• Task objective:
Copy the items below word for word, beginning with the line that contains "From the image" and continuing through the last of the items.

Spatial question items:
---------------

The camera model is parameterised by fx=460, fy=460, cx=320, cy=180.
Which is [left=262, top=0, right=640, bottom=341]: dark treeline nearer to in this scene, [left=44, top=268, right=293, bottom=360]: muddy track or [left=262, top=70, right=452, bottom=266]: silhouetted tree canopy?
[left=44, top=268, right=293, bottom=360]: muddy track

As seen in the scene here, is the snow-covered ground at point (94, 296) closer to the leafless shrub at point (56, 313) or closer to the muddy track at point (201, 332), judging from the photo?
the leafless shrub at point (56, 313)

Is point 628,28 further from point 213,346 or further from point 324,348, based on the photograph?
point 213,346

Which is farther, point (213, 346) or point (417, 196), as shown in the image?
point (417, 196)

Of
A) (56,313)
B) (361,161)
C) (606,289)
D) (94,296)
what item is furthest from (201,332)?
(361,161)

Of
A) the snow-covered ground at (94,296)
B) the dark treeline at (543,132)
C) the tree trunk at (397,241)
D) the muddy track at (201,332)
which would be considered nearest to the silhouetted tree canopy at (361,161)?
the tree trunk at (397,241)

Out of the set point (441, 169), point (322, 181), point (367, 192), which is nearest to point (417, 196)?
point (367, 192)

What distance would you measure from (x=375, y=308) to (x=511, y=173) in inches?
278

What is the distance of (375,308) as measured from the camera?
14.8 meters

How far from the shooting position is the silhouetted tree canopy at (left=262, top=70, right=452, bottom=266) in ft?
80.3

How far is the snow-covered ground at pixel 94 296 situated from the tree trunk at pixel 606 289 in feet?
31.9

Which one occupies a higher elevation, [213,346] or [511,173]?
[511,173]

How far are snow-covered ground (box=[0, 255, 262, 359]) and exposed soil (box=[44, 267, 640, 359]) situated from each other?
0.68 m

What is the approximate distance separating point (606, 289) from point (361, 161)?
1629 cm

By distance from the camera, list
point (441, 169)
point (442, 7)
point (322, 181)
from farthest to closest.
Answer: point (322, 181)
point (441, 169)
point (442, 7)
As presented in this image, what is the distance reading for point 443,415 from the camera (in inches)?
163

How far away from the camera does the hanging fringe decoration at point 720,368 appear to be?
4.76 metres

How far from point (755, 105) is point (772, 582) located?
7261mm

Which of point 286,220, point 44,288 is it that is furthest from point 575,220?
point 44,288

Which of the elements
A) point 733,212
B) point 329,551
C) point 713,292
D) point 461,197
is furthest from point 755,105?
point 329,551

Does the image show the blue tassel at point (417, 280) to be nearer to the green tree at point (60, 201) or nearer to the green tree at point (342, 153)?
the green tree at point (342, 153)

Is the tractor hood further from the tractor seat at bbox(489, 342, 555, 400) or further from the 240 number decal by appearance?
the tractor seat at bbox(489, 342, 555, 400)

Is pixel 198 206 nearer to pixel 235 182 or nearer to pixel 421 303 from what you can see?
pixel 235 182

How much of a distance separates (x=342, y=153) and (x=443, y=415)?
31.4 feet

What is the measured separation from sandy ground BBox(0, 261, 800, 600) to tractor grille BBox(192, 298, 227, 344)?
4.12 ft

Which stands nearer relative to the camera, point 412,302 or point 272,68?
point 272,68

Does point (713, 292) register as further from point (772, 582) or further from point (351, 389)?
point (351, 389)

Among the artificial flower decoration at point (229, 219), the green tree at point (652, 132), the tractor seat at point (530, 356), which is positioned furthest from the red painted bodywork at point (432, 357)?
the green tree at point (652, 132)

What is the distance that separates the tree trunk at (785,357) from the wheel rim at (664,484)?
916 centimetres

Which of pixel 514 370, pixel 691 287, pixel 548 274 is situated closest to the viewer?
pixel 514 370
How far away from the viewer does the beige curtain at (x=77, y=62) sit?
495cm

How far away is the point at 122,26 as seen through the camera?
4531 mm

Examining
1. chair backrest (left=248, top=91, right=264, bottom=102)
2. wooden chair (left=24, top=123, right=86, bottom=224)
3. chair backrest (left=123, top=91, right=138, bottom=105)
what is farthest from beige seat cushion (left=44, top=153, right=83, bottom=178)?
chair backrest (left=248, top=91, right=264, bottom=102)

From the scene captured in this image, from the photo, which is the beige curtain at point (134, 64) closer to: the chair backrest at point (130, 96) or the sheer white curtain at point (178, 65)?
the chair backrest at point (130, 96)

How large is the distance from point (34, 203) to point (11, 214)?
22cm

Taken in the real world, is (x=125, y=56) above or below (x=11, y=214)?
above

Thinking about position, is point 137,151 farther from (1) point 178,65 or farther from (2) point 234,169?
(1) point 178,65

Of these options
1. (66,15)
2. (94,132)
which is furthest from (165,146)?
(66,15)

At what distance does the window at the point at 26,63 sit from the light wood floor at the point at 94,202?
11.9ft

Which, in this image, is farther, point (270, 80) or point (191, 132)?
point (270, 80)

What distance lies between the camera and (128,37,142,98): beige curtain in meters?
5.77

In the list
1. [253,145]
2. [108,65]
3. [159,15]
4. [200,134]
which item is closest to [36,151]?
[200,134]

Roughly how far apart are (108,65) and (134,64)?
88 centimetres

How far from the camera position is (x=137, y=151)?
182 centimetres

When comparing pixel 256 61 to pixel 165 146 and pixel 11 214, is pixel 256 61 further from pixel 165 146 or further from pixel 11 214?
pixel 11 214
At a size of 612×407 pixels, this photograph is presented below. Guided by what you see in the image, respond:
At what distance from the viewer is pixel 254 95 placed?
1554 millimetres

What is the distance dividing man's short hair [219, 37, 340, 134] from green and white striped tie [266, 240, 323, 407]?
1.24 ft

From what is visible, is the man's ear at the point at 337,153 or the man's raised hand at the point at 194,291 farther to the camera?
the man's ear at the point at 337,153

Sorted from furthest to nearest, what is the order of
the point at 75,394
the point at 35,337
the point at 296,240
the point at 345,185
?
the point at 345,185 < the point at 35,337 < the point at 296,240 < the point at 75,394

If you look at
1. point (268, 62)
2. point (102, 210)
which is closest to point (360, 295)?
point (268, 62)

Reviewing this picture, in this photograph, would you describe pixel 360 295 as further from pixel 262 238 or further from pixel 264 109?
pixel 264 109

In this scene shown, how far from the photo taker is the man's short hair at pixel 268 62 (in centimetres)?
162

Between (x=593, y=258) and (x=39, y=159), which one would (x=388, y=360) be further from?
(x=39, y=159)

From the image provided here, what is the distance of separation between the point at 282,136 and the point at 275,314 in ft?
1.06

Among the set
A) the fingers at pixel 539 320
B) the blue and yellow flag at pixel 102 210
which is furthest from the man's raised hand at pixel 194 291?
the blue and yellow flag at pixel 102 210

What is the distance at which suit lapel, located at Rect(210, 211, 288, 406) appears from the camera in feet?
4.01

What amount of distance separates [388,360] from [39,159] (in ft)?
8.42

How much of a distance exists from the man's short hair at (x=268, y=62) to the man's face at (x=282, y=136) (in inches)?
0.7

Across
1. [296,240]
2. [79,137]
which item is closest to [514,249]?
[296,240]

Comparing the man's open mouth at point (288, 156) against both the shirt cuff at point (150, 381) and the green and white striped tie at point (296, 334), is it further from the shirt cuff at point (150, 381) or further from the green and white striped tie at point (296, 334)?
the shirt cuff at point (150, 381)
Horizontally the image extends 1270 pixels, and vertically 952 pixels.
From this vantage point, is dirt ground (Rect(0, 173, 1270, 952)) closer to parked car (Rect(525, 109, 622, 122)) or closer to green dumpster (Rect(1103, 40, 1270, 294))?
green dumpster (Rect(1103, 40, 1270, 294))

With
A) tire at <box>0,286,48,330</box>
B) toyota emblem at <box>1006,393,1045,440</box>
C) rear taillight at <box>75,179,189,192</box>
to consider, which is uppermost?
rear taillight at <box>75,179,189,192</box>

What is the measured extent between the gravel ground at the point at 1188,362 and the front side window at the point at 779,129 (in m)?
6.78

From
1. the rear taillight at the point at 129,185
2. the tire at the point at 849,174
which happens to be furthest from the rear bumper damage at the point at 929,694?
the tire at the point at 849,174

---------------

• Expected answer:
From the image provided here, what is the distance of separation between the point at 282,136 and the point at 275,314 in ft?
1.06

Among the set
A) the fingers at pixel 539 320
B) the blue and yellow flag at pixel 102 210
which is furthest from the man's raised hand at pixel 194 291?
the blue and yellow flag at pixel 102 210

What is the distance at which suit lapel, located at Rect(210, 211, 288, 406) appears from the camera in feet?
4.01

What amount of distance separates [388,360] from [39,159] (in ft)?
8.42

How much of a distance exists from the man's short hair at (x=268, y=62) to the man's face at (x=282, y=136) (in inches)?
0.7

Across
1. [296,240]
2. [79,137]
which item is closest to [514,249]?
[296,240]

Comparing the man's open mouth at point (288, 156) against both the shirt cuff at point (150, 381) and the green and white striped tie at point (296, 334), is it further from the shirt cuff at point (150, 381) or further from the green and white striped tie at point (296, 334)?
the shirt cuff at point (150, 381)
Horizontally the image extends 1270 pixels, and vertically 952 pixels.
From this vantage point, is dirt ground (Rect(0, 173, 1270, 952)) closer to parked car (Rect(525, 109, 622, 122)) or closer to green dumpster (Rect(1103, 40, 1270, 294))?
green dumpster (Rect(1103, 40, 1270, 294))

With
A) tire at <box>0,286,48,330</box>
B) toyota emblem at <box>1006,393,1045,440</box>
C) rear taillight at <box>75,179,189,192</box>
to consider, which is uppermost?
rear taillight at <box>75,179,189,192</box>

What is the measured extent between the gravel ground at the point at 1188,362 and the front side window at the point at 779,129 (in m)?
6.78

From
1. the rear taillight at the point at 129,185
2. the tire at the point at 849,174
which happens to be furthest from the rear bumper damage at the point at 929,694?
the tire at the point at 849,174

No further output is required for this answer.